Episode II: Methodology
Doug Heddings, webmaster of TrueGotham, and someone who loves hangin’ out in the kitchen (when he’s not selling apartments), continues with the square footage saga in the second installment of the series: TrueGotham TV Explores Square Feet: Episode Two
Here’s my post covering Episode I:
Episode i: [True Gotham] True Square Footage Is Multi-Dimensional
What’s the matter Jonathan, you don’t like that mixer behind your head? 😀 Thanks again for participating and providing such valuable insight for my readers. You’re a class act…even in the kitchen.
This is a Great Consumer Educational Item. I will wait for the next video for the rest of the post. Thank you for addressing the square footage subject.
Dear Jonathan Miller/Matrix,
Forgive me if I am using this posting feature inappropriately; my notices are bouncing back from your email addresses. I am trying to find some difficult-to-unearth information, and wonder if you might be able to point me in the right direction. I am a journalist who writes for the New York Times, New York Magazine, Time Out New York and loads of other publications. But this is a personal question regarding a housing dilemma.
My husband and I are tenants in the top floor of a 26-floor commercial building on Eighth Avenue in Midtown Manhattan. We are Artists in Residence in a building whose top three floors were rezoned and rented to residential tenants sometime in the 80s, I believe. Our landlord has been trying to evict my husband, who has lived in the building since 1994, for the last four years, along with three other tenants living on the 24th, 25th and 26th floors. The case has been postponed several times, but looks as if it will finally go to court next week. It looks as if we will be discussing settlement figures. Indeed, we and the other three tenants involved in the case have of late been discussing them a lot.
Here is the question: We’ve been told that one figure that can be a powerful determiner of settlement limits is the difference between the value of the building if sold with us in it (if a buyer were to purchase the building and take us on as tenants, i.e. “problems”) or with us out. We were told it would be wise to hire an appraiser to give us an idea of how much our presence brings down the building’s value. Alas, we are told that this could cost upwards of $6K for a full appraisal, and since we are already burdened by legal fees, we are hard-pressed to go through with it. We haven’t been able to find anyone who would do a partial assessment.
Might you be able to tell me the name of someone who would able to give me an idea of such figures? Or are there appraisers in New York who do pro bono work to support tenants protected by the Loft Law?

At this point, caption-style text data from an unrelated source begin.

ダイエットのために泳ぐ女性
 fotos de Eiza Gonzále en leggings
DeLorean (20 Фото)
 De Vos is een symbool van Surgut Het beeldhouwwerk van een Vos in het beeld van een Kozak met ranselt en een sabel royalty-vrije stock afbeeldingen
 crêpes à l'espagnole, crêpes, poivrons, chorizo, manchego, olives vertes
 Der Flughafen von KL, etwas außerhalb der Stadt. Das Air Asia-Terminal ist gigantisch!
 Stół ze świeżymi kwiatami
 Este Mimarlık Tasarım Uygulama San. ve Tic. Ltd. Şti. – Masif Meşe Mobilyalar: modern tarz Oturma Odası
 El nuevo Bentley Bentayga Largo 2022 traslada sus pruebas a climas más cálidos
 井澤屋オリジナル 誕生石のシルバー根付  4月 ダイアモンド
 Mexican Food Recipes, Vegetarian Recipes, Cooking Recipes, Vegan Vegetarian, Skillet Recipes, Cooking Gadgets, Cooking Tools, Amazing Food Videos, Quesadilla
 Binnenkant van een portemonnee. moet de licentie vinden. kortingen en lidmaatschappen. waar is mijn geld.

We are in danger of losing our homes—and in my husband’s case, a window that is the subject of a now 13-year-long photography project. If we go, we are hoping to be able to force the landlord to compensate us properly for the loss of our home as well as opportunity costs related to the art work, which will have to end abruptly. We would like to come to the table with some solid figures that say, It’s worth this much to the landlord to get us to leave. Do you have any tips?
Many thanks for any help you can provide.
Doug, your setting the pace for the entire marketplace. You took a topic that, let’s be honest, isn’t the most exciting read and made an engaging educational video. Heck, I even watched it twice.